Passage for review:

________________________

Andrew Mark Fleischmann was a Democratic member of the Connecticut House of Representatives, who represented the 18th Assembly District, which consists of portions of West Hartford, Connecticut, United States.

A graduate of Hall High School in West Hartford, Fleischmann attended Princeton University and graduated cum laude with an A.B. from the Woodrow Wilson School of Public and International Affairs with Phi Beta Kappa honors. He completed a 158-page long senior thesis titled "The Community Action Program and Black Political Power." He received a master's degree in history from Stanford University, with a concentration on modern U.S. public policy.

Representative Miles S. Rapoport launched a successful bid for Connecticut Secretary of State in 1994. Fleischmann defeated five primary election opponents to become the Democratic candidate to succeed Rapoport in the 18th Assembly District and won the general election that November. He was re-elected in 1996, 1998, 2000, 2002, 2004, 2006, 2008, 2010, 2012, 2014, and 2016.

In 2010, House Majority Leader Denise Merrill launched a successful bid for Connecticut Secretary of State. Flesichmann narrowly lost a bid to Brendan Sharkey to succeed Merrill as House Majority Leader in the 2011 legislative session.

________________________

Recorded data:
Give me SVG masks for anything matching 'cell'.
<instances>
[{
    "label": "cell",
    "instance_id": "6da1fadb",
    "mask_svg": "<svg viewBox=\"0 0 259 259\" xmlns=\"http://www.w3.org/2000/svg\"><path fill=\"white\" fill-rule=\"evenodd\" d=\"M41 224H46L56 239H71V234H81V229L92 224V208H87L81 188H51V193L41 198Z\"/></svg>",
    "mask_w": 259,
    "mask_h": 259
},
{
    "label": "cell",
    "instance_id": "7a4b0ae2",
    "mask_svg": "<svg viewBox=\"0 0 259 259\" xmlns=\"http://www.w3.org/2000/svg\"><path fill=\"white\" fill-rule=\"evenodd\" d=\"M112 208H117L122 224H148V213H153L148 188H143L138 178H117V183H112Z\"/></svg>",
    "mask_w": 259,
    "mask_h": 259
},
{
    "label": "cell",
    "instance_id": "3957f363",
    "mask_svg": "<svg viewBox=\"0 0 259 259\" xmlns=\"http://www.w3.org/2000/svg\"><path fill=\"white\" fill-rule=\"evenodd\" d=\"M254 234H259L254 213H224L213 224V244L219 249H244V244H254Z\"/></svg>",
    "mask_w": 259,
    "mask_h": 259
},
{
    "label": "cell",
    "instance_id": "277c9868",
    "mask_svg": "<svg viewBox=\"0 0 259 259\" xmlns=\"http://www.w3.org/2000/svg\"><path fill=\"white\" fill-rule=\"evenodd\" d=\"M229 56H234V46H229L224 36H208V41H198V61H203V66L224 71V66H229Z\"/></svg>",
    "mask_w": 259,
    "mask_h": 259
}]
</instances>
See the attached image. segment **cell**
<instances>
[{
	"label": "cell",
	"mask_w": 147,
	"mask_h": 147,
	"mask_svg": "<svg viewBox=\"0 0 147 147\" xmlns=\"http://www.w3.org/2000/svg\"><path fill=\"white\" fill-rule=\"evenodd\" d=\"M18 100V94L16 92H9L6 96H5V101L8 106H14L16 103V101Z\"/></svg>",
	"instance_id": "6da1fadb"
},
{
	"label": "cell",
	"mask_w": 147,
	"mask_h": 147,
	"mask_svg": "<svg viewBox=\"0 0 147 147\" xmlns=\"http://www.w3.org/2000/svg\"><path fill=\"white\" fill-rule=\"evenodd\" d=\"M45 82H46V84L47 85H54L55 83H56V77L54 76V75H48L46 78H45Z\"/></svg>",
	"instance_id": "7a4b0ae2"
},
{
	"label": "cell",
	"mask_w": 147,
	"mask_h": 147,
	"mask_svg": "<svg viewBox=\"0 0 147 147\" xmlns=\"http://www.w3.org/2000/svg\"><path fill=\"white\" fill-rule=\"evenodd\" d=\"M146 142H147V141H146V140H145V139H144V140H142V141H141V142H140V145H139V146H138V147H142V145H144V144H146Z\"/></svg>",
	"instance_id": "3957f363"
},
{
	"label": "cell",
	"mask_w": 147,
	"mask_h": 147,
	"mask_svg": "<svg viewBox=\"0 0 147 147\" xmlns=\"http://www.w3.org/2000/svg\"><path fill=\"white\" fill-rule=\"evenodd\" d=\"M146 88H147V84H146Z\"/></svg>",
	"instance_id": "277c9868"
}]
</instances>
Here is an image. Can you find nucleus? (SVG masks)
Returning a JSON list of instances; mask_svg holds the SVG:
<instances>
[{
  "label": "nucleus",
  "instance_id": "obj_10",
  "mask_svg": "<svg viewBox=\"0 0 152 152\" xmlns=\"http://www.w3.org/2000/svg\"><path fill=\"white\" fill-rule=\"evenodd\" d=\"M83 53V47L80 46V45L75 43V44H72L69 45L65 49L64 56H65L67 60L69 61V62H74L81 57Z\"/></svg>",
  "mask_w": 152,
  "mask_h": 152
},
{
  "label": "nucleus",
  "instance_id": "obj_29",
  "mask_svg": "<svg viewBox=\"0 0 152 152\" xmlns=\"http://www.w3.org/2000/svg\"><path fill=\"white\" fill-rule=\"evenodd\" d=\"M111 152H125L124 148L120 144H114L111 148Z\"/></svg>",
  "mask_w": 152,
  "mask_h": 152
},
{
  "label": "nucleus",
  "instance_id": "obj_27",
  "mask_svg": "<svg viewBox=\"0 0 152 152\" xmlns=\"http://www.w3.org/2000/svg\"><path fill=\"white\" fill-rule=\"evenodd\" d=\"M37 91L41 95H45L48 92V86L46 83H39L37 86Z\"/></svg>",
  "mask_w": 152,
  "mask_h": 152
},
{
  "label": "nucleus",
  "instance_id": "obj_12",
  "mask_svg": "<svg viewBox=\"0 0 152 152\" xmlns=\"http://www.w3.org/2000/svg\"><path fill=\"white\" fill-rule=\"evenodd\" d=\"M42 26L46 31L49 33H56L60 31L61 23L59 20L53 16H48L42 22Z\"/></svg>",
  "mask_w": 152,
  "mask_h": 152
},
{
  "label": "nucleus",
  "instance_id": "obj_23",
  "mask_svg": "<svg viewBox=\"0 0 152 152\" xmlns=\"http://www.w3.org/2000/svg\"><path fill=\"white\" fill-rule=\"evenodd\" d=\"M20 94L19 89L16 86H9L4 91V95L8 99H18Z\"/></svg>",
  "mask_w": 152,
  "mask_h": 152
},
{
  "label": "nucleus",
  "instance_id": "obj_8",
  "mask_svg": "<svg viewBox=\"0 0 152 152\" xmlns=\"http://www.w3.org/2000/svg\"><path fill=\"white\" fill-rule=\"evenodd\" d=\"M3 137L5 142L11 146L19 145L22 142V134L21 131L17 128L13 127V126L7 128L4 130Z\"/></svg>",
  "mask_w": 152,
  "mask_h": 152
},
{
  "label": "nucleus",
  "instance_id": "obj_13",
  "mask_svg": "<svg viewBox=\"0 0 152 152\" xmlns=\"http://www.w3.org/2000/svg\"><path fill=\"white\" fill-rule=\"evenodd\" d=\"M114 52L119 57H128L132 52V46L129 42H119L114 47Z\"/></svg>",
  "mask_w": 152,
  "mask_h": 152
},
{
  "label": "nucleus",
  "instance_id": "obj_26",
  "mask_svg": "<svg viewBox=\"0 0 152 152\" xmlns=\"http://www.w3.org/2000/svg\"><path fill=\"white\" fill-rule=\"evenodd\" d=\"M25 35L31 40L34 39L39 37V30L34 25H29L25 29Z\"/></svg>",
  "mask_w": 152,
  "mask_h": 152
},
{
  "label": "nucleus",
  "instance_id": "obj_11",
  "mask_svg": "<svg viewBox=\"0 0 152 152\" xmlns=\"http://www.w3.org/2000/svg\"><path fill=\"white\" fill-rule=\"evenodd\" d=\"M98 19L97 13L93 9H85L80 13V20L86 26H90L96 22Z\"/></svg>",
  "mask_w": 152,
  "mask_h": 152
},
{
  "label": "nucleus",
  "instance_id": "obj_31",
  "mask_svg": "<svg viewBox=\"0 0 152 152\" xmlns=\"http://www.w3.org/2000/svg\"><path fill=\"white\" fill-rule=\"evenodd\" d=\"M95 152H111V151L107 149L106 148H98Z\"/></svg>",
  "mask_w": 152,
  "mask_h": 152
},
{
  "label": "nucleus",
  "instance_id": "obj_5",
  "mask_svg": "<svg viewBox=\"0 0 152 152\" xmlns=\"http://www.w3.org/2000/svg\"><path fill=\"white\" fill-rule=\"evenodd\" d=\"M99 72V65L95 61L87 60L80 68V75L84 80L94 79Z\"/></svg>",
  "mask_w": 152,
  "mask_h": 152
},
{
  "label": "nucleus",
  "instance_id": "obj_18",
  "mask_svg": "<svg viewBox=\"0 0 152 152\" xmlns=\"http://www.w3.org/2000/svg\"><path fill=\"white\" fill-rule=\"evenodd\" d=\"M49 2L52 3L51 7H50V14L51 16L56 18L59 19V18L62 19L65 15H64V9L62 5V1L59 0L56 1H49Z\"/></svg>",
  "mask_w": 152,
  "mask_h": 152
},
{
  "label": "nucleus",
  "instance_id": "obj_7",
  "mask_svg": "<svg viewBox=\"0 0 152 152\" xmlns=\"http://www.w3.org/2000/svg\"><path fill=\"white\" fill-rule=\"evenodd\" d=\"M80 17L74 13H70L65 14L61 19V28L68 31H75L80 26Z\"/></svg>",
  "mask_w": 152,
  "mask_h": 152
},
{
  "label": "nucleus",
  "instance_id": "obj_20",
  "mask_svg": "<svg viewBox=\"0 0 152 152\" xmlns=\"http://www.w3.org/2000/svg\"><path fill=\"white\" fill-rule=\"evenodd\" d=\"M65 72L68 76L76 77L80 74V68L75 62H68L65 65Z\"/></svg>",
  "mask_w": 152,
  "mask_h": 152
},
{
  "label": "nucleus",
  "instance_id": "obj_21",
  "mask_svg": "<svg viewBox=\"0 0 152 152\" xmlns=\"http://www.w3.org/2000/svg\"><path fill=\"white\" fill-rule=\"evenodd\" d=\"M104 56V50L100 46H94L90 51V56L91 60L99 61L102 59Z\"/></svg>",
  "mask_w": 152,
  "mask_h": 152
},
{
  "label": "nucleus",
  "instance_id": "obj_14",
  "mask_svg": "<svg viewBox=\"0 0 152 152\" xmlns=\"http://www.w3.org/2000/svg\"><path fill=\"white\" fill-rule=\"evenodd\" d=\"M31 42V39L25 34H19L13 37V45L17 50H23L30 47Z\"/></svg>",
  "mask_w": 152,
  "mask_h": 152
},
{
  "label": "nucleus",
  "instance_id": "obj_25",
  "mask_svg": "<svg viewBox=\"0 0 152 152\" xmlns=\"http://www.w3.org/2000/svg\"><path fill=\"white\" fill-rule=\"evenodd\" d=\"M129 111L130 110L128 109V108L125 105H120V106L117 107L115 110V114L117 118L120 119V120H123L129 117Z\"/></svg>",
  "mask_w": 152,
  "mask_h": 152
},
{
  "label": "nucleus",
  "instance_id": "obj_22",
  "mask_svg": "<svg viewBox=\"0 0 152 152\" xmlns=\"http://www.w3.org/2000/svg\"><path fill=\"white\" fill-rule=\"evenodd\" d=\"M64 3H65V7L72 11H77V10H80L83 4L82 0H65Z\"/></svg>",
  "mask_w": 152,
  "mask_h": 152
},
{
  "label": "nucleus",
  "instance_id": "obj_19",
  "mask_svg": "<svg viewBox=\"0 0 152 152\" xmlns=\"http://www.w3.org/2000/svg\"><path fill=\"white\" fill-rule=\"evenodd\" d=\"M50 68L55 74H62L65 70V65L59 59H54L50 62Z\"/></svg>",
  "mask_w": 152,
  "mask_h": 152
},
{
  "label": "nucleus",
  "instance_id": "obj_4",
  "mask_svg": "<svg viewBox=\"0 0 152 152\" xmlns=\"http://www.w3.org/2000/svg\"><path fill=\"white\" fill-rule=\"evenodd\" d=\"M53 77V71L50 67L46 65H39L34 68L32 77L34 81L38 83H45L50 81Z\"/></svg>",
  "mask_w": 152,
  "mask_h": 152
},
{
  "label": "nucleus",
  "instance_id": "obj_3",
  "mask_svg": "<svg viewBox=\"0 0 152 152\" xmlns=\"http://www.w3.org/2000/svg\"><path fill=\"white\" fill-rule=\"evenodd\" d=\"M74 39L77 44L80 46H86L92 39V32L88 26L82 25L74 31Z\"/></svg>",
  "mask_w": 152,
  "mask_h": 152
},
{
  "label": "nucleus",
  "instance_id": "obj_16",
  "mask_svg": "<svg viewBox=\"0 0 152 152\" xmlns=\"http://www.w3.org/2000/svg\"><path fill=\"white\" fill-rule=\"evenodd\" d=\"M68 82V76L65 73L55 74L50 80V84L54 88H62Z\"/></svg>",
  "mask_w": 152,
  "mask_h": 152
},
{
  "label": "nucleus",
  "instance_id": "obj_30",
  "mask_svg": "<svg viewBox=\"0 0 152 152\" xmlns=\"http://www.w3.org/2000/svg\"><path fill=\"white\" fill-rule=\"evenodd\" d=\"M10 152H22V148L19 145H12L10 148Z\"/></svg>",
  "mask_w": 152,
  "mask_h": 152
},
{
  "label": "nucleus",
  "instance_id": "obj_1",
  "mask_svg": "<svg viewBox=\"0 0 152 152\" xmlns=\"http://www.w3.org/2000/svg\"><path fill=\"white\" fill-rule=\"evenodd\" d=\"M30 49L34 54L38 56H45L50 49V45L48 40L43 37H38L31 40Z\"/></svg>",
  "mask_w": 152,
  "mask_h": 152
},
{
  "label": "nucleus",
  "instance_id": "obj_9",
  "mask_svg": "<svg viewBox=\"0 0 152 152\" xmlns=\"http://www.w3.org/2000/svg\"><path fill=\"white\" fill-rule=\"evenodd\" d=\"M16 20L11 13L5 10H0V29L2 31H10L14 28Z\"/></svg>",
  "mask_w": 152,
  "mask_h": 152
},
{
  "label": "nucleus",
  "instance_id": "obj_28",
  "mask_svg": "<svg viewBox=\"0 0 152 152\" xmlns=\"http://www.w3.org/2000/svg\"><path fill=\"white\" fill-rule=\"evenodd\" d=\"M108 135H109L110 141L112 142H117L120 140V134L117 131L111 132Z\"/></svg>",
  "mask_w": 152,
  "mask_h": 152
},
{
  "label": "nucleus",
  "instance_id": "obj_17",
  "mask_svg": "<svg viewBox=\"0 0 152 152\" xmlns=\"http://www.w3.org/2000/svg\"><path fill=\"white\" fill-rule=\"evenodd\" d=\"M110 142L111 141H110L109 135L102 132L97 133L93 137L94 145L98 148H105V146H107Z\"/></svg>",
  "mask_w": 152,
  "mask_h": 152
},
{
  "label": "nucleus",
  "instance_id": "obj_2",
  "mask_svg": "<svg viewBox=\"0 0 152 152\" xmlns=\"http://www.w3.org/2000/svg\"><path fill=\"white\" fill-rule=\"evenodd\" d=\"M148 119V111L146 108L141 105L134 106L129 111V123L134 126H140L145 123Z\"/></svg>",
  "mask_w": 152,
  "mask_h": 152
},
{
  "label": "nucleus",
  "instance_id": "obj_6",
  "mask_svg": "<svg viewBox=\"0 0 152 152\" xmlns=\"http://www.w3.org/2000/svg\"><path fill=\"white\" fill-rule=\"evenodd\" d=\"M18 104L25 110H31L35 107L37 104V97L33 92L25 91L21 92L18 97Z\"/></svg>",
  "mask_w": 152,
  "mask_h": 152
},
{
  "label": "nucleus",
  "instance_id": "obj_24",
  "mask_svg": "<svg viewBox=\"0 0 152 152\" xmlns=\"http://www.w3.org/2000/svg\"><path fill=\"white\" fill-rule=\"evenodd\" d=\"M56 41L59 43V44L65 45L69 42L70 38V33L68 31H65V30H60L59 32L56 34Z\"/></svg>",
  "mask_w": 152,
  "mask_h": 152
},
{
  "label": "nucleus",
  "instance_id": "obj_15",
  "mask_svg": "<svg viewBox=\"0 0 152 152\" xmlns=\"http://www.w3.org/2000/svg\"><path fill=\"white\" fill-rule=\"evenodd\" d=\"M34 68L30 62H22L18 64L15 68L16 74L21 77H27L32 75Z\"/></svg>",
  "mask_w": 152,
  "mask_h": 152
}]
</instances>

________________________

Questions on the material:
1) Name every person other than Fleischmann who appears in the passage about Andrew Fleischmann.
2) Resume the passage about Andrew Fleischmann, starting right after its final sentence.

Task-by-task outputs:
1) Miles S. Rapoport, Denise Merrill, Brendan Sharkey

2)
Fleischmann was Chairman of the House Education Committee and of the House Appropriations Subcommittee for Elementary and Secondary Education. He had given particular attention to strengthening state funding for public schools, increasing academic rigor for students and educators alike, and protecting children from harmful pesticides. When he served on the Government Administration and Elections Committee, he was a leading proponent of campaign finance reform - a set of statutory changes that set up Connecticut's Citizens' Election Program - allowing candidates to collect only small contributions ($5-$100) from individuals, and then receive a public grant for their campaign. He had opposed subsequent efforts to undermine this system since its creation in 2005.

Fleischmann, a 12-term incumbent, ran for re-election in 2018 but was defeated in the Democratic primary by Jillian Gilchrest.

Fleischmann serves as president and CEO of Nutmeg Big Brothers Big Sisters, an affiliate of Big Brothers Big Sisters of America. Fleischmann and his wife live in West Hartford with their two daughters.